> [WHAT TO PRODUCE]
Only the lines from the start of the data through the line containing "United States, site archbold_FL-19." should be written out, exactly as they are, with both ends included and the pictures left out.

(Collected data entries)

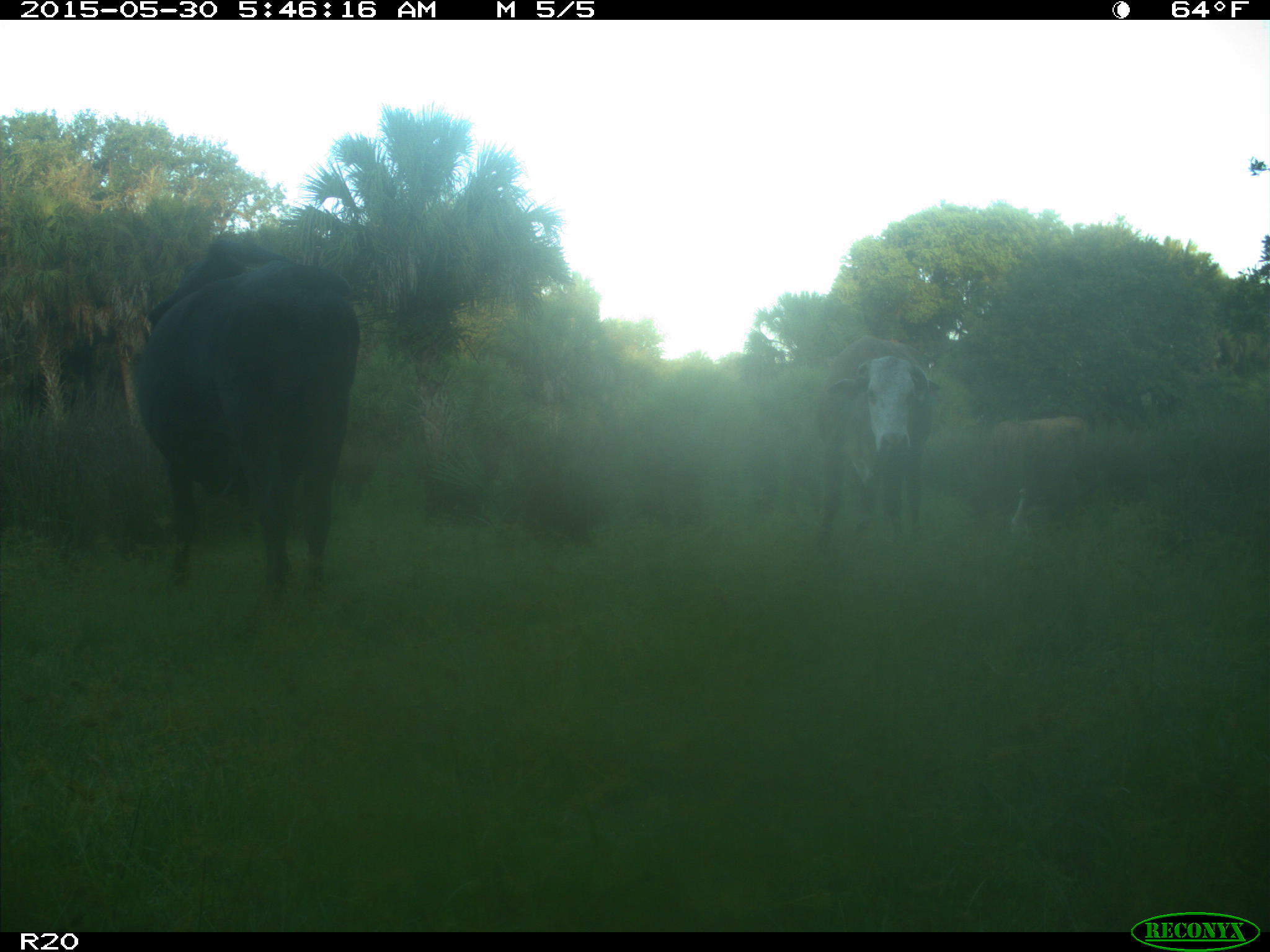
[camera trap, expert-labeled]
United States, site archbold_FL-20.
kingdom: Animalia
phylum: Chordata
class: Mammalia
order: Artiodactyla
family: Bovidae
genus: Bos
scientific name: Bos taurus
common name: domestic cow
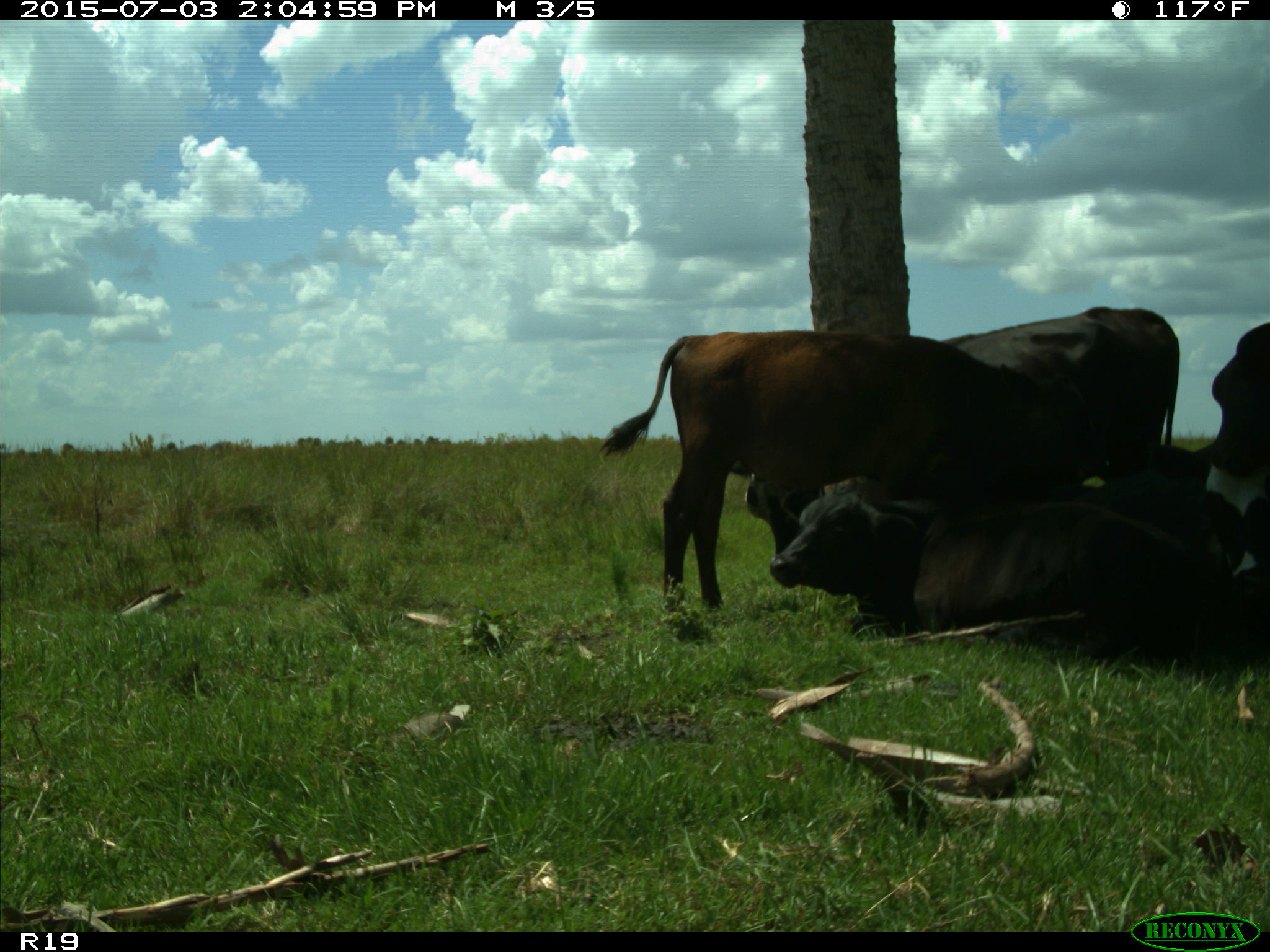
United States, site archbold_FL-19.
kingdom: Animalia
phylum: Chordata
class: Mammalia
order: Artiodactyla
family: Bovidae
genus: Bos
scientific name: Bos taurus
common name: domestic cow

> [RESPONSE FOR THIS EXERCISE]
[camera trap, expert-labeled]
United States, site archbold_FL-20.
kingdom: Animalia
phylum: Chordata
class: Mammalia
order: Artiodactyla
family: Bovidae
genus: Bos
scientific name: Bos taurus
common name: domestic cow
United States, site archbold_FL-19.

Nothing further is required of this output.